**EXERCISE:** Can you render the records as a Markdown table with the columns Row and Record line, starting with the line that contains "Referencing the photo" and going on through the line that contains "3. point (905, 797)"? Number each line in order and leave out blank lines.

**DATA:**
=====

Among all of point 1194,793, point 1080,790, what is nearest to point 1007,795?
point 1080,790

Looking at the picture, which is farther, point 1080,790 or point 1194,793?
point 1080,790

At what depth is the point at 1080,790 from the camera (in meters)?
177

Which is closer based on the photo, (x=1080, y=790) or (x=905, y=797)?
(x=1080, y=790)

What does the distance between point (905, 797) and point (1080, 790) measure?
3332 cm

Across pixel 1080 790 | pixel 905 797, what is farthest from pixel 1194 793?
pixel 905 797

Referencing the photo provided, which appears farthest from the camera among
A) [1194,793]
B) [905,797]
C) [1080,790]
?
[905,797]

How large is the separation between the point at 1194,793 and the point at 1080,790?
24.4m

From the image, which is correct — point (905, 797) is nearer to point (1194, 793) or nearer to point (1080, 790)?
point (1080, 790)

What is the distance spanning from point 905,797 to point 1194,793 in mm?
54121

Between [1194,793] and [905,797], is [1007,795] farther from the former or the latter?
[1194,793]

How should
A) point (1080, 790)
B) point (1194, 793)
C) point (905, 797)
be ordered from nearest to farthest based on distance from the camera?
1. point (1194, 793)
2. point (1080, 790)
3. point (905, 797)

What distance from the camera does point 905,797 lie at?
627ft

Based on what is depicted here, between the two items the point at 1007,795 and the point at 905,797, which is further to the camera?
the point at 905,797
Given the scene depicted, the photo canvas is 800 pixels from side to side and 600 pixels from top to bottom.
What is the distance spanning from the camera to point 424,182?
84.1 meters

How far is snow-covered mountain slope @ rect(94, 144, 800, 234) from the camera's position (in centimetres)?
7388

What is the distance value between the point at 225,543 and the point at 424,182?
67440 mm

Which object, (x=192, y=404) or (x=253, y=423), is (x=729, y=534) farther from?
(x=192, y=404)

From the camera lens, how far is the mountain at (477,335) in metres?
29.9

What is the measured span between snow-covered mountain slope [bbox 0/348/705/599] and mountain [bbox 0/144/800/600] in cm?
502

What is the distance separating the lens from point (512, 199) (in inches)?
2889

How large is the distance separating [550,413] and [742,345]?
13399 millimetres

=====

**SOLUTION TO THIS PROBLEM:**
| Row | Record line |
|---|---|
| 1 | Referencing the photo provided, which appears farthest from the camera among |
| 2 | A) [1194,793] |
| 3 | B) [905,797] |
| 4 | C) [1080,790] |
| 5 | ? |
| 6 | [905,797] |
| 7 | How large is the separation between the point at 1194,793 and the point at 1080,790? |
| 8 | 24.4m |
| 9 | From the image, which is correct — point (905, 797) is nearer to point (1194, 793) or nearer to point (1080, 790)? |
| 10 | point (1080, 790) |
| 11 | What is the distance spanning from point 905,797 to point 1194,793 in mm? |
| 12 | 54121 |
| 13 | Between [1194,793] and [905,797], is [1007,795] farther from the former or the latter? |
| 14 | [1194,793] |
| 15 | How should |
| 16 | A) point (1080, 790) |
| 17 | B) point (1194, 793) |
| 18 | C) point (905, 797) |
| 19 | be ordered from nearest to farthest based on distance from the camera? |
| 20 | 1. point (1194, 793) |
| 21 | 2. point (1080, 790) |
| 22 | 3. point (905, 797) |